**What you should do**
Reproduce without change the part of the material that opens with the line containing "From this vantage" and closes with the line containing "point 1088,663 <", including both of those lines.

[BEGIN Records shown]

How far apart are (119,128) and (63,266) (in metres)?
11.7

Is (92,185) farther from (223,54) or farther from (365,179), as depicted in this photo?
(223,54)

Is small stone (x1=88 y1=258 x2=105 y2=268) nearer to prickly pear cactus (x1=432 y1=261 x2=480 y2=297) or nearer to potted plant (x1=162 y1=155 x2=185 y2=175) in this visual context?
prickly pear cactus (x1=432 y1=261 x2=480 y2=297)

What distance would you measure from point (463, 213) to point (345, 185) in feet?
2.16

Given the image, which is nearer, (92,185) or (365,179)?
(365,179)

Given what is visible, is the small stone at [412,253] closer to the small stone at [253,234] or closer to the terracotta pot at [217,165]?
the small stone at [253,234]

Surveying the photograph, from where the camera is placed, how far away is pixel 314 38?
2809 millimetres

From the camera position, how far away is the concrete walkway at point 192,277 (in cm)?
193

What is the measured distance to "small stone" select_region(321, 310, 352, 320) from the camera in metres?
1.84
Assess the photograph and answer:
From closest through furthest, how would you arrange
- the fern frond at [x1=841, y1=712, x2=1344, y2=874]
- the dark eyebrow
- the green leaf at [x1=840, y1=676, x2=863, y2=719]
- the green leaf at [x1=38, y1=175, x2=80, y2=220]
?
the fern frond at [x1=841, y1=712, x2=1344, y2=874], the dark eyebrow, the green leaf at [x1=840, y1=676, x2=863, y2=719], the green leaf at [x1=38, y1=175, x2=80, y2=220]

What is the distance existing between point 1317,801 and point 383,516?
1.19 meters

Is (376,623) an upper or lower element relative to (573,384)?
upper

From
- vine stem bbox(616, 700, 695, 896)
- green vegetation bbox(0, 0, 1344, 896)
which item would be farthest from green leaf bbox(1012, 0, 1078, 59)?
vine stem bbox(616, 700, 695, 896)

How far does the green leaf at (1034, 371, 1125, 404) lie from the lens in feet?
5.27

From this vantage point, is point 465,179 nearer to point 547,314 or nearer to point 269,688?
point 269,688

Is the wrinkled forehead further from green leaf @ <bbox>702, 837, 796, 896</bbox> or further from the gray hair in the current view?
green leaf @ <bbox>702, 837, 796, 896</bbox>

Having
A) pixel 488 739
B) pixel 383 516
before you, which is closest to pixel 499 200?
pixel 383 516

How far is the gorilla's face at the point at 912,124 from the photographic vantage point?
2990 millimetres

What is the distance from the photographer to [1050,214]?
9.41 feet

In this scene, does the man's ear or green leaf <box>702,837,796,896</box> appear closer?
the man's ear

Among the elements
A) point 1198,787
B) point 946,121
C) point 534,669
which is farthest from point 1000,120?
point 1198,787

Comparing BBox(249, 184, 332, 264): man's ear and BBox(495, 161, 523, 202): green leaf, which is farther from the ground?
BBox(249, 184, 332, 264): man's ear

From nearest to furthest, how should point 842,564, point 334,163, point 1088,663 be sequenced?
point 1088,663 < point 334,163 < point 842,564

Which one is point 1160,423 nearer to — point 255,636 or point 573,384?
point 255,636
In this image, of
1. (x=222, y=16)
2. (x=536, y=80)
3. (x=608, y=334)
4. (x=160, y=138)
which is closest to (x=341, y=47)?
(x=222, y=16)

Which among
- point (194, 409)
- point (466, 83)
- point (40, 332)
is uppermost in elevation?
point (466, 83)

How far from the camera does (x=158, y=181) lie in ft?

[END Records shown]

**Written solution**
From this vantage point, is point 465,179 nearer to point 547,314 or nearer to point 269,688?
point 269,688

Is the wrinkled forehead further from green leaf @ <bbox>702, 837, 796, 896</bbox> or further from the gray hair in the current view?
green leaf @ <bbox>702, 837, 796, 896</bbox>

Having
A) pixel 488 739
B) pixel 383 516
before you, which is closest to pixel 499 200?
pixel 383 516

How far is the gorilla's face at the point at 912,124 from the photographic vantage point?
2990 millimetres

What is the distance from the photographer to [1050,214]?
9.41 feet

In this scene, does the man's ear or green leaf <box>702,837,796,896</box> appear closer?
the man's ear

Among the elements
A) point 1198,787
B) point 946,121
C) point 534,669
which is farthest from point 1000,120?
point 1198,787

Comparing BBox(249, 184, 332, 264): man's ear and BBox(495, 161, 523, 202): green leaf, which is farther from the ground?
BBox(249, 184, 332, 264): man's ear

From nearest to furthest, how should point 842,564, point 334,163, point 1088,663 be sequenced?
point 1088,663 < point 334,163 < point 842,564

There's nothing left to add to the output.